*** Dataset entries ***

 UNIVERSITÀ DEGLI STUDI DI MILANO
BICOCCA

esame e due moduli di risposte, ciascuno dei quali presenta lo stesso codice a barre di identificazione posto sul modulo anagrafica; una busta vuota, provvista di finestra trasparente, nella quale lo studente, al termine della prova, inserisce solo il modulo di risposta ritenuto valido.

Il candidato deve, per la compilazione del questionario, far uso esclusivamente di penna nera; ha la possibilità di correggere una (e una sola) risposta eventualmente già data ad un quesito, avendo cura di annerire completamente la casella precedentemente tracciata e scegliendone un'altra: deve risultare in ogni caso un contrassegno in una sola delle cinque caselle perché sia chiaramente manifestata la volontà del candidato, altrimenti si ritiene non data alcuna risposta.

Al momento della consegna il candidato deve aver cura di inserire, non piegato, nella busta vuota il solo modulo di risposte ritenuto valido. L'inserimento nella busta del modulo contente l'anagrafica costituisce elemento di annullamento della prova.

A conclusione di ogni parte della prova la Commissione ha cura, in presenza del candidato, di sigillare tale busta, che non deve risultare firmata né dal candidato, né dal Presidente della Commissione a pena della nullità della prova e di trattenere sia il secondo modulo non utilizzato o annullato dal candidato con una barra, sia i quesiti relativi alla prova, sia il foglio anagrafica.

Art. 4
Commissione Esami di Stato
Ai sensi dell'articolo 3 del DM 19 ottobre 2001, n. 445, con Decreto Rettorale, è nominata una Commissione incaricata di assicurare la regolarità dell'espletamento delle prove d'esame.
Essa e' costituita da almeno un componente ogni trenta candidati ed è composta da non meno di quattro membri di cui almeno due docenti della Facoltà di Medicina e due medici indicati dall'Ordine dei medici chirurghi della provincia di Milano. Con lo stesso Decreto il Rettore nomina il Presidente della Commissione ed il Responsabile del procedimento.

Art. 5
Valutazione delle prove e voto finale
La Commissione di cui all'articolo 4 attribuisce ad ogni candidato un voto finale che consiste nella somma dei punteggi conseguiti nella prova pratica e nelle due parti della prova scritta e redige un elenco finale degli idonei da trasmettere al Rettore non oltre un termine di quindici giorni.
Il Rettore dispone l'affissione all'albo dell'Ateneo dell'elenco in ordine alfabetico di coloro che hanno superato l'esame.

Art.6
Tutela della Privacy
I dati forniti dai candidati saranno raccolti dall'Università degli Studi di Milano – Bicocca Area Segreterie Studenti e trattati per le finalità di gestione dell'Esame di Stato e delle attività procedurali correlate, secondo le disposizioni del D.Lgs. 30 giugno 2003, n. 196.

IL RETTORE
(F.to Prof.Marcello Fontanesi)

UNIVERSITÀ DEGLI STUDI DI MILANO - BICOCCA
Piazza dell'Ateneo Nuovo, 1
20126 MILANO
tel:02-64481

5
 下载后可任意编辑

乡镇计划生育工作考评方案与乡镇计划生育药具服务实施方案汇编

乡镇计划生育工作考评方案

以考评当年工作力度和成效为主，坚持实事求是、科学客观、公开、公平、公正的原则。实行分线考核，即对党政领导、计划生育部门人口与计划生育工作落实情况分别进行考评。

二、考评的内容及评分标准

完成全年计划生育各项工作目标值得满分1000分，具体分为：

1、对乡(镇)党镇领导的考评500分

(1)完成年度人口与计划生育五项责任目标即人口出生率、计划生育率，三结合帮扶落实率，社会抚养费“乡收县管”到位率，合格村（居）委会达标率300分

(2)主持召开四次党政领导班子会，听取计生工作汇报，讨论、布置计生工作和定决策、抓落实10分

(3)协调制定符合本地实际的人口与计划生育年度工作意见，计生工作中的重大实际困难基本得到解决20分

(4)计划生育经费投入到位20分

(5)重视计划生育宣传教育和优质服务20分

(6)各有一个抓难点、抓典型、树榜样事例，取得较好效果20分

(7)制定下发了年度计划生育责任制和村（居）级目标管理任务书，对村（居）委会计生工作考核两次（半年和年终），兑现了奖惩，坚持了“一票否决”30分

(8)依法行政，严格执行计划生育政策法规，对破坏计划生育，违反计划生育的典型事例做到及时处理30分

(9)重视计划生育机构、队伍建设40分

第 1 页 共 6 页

*** End of Dataset entries ***

■ Requirement:
Give back the entries exactly. Omit none of them.

■ Task result:
 UNIVERSITÀ DEGLI STUDI DI MILANO
BICOCCA

esame e due moduli di risposte, ciascuno dei quali presenta lo stesso codice a barre di identificazione posto sul modulo anagrafica; una busta vuota, provvista di finestra trasparente, nella quale lo studente, al termine della prova, inserisce solo il modulo di risposta ritenuto valido.

Il candidato deve, per la compilazione del questionario, far uso esclusivamente di penna nera; ha la possibilità di correggere una (e una sola) risposta eventualmente già data ad un quesito, avendo cura di annerire completamente la casella precedentemente tracciata e scegliendone un'altra: deve risultare in ogni caso un contrassegno in una sola delle cinque caselle perché sia chiaramente manifestata la volontà del candidato, altrimenti si ritiene non data alcuna risposta.

Al momento della consegna il candidato deve aver cura di inserire, non piegato, nella busta vuota il solo modulo di risposte ritenuto valido. L'inserimento nella busta del modulo contente l'anagrafica costituisce elemento di annullamento della prova.

A conclusione di ogni parte della prova la Commissione ha cura, in presenza del candidato, di sigillare tale busta, che non deve risultare firmata né dal candidato, né dal Presidente della Commissione a pena della nullità della prova e di trattenere sia il secondo modulo non utilizzato o annullato dal candidato con una barra, sia i quesiti relativi alla prova, sia il foglio anagrafica.

Art. 4
Commissione Esami di Stato
Ai sensi dell'articolo 3 del DM 19 ottobre 2001, n. 445, con Decreto Rettorale, è nominata una Commissione incaricata di assicurare la regolarità dell'espletamento delle prove d'esame.
Essa e' costituita da almeno un componente ogni trenta candidati ed è composta da non meno di quattro membri di cui almeno due docenti della Facoltà di Medicina e due medici indicati dall'Ordine dei medici chirurghi della provincia di Milano. Con lo stesso Decreto il Rettore nomina il Presidente della Commissione ed il Responsabile del procedimento.

Art. 5
Valutazione delle prove e voto finale
La Commissione di cui all'articolo 4 attribuisce ad ogni candidato un voto finale che consiste nella somma dei punteggi conseguiti nella prova pratica e nelle due parti della prova scritta e redige un elenco finale degli idonei da trasmettere al Rettore non oltre un termine di quindici giorni.
Il Rettore dispone l'affissione all'albo dell'Ateneo dell'elenco in ordine alfabetico di coloro che hanno superato l'esame.

Art.6
Tutela della Privacy
I dati forniti dai candidati saranno raccolti dall'Università degli Studi di Milano – Bicocca Area Segreterie Studenti e trattati per le finalità di gestione dell'Esame di Stato e delle attività procedurali correlate, secondo le disposizioni del D.Lgs. 30 giugno 2003, n. 196.

IL RETTORE
(F.to Prof.Marcello Fontanesi)

UNIVERSITÀ DEGLI STUDI DI MILANO - BICOCCA
Piazza dell'Ateneo Nuovo, 1
20126 MILANO
tel:02-64481

5
 下载后可任意编辑

乡镇计划生育工作考评方案与乡镇计划生育药具服务实施方案汇编

乡镇计划生育工作考评方案

以考评当年工作力度和成效为主，坚持实事求是、科学客观、公开、公平、公正的原则。实行分线考核，即对党政领导、计划生育部门人口与计划生育工作落实情况分别进行考评。

二、考评的内容及评分标准

完成全年计划生育各项工作目标值得满分1000分，具体分为：

1、对乡(镇)党镇领导的考评500分

(1)完成年度人口与计划生育五项责任目标即人口出生率、计划生育率，三结合帮扶落实率，社会抚养费“乡收县管”到位率，合格村（居）委会达标率300分

(2)主持召开四次党政领导班子会，听取计生工作汇报，讨论、布置计生工作和定决策、抓落实10分

(3)协调制定符合本地实际的人口与计划生育年度工作意见，计生工作中的重大实际困难基本得到解决20分

(4)计划生育经费投入到位20分

(5)重视计划生育宣传教育和优质服务20分

(6)各有一个抓难点、抓典型、树榜样事例，取得较好效果20分

(7)制定下发了年度计划生育责任制和村（居）级目标管理任务书，对村（居）委会计生工作考核两次（半年和年终），兑现了奖惩，坚持了“一票否决”30分

(8)依法行政，严格执行计划生育政策法规，对破坏计划生育，违反计划生育的典型事例做到及时处理30分

(9)重视计划生育机构、队伍建设40分

第 1 页 共 6 页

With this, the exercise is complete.